Филимон держит на прицеле охотника.
ФИЛИМОН. А чево мне краснозадых любить-то? Дом наш справный сожгли…
ОХОТНИК. А ведь ты знаешь…, что это не они…
ФИЛИМОН. Они – не они…Все равно бы отобрали… А ее…, ее, Груньку проклятую, я и на том свете… Чево в душу ко мне лезешь? Говори, кто таков на самом деле, и чево здесь вынюхиваешь? А то пристрелю и пикнуть не сумеешь. На большевика вроде не похож…

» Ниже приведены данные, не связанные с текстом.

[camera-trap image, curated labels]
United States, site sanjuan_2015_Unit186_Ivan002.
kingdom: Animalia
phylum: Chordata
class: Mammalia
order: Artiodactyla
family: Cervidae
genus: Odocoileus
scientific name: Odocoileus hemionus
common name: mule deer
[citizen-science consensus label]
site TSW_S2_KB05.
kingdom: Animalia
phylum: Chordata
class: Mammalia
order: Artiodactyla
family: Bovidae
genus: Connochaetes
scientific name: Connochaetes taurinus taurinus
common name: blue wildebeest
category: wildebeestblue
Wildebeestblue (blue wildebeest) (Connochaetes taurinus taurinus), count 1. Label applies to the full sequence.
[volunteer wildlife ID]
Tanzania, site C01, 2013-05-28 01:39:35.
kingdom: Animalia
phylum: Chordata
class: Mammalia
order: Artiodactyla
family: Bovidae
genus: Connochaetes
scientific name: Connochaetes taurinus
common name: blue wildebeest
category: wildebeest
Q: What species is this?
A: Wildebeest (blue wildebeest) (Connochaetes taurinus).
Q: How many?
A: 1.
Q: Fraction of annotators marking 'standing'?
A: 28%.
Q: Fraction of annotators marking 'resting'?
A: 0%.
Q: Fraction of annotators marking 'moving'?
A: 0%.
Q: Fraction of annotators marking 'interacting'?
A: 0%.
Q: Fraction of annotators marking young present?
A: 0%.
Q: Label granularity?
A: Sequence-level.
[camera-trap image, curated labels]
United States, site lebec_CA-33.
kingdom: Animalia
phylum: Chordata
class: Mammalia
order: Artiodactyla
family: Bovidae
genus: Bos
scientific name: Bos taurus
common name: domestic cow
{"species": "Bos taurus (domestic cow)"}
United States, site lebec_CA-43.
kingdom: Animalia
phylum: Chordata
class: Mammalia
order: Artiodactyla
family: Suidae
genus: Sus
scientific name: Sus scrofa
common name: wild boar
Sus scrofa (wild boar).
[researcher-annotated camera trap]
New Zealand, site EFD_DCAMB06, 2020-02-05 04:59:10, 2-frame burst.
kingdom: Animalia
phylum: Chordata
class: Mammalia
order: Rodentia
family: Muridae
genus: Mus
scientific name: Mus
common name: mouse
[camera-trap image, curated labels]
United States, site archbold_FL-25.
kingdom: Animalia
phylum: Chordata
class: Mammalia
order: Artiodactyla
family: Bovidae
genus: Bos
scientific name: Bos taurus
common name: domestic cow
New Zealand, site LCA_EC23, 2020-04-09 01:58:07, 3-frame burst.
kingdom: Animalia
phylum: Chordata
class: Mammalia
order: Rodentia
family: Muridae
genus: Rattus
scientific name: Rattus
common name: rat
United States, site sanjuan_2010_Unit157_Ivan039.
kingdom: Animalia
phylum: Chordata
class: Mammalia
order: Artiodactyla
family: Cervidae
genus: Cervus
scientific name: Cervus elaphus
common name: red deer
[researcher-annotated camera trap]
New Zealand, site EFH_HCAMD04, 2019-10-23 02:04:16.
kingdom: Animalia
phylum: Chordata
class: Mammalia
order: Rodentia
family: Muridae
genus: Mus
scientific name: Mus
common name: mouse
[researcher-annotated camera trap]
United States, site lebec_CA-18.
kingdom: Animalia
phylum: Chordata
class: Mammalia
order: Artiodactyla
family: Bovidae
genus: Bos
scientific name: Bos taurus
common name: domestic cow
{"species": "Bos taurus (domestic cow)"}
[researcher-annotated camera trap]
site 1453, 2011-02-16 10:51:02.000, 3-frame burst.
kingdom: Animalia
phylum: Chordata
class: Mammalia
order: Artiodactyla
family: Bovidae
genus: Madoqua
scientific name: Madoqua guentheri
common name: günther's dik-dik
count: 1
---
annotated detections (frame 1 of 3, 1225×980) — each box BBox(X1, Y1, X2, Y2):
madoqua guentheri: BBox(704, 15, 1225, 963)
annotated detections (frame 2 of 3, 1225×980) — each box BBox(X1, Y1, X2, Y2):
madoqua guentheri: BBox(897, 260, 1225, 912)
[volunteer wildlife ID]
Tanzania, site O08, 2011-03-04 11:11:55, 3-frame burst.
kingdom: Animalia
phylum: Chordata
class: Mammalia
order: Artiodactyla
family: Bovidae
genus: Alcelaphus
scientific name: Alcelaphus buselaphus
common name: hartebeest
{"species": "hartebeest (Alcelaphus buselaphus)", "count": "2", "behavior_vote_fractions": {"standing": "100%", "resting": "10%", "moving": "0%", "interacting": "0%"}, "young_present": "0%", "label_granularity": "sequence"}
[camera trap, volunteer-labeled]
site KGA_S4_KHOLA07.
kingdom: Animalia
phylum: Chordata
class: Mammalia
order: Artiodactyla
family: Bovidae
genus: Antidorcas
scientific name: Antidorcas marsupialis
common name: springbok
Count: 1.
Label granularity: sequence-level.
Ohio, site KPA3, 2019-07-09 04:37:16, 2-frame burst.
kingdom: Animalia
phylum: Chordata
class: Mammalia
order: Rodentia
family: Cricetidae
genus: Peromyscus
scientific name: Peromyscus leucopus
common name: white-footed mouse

ОХОТНИК. У меня с ними свои счеты… И дома, и семьи…, а главное – Родины лишили…
ФИЛИМОН. Стало быть - немецкий шпион?! Немцы далеко? Отвечай! Давно их тут поджидаю… Может, порядок какой-никакой наведут… Лучше уж им послужить, чем пролетариям-нищебродам…
ОХОТНИК. Ладно. Ладно. Опусти ружье. Во-первых, не шпион, а разведчик. А во-вторых, поздравляю – проверку на лояльность ты успешно прошел.
ФИЛИМОН. Чево?! Какую ишшо проверку?
ОХОТНИК. Не важно. Ты тот, кто нам нужен. А немцы? Немцы - близко…, близко…, до Волги дошли… А чтобы еще ближе стали, твоя помощь нужна. А пока, вот - поешь, подкрепись… (Снимает с плеч рюкзак, достает оттуда продукты) – Тушенка, шоколад, чай, кофе…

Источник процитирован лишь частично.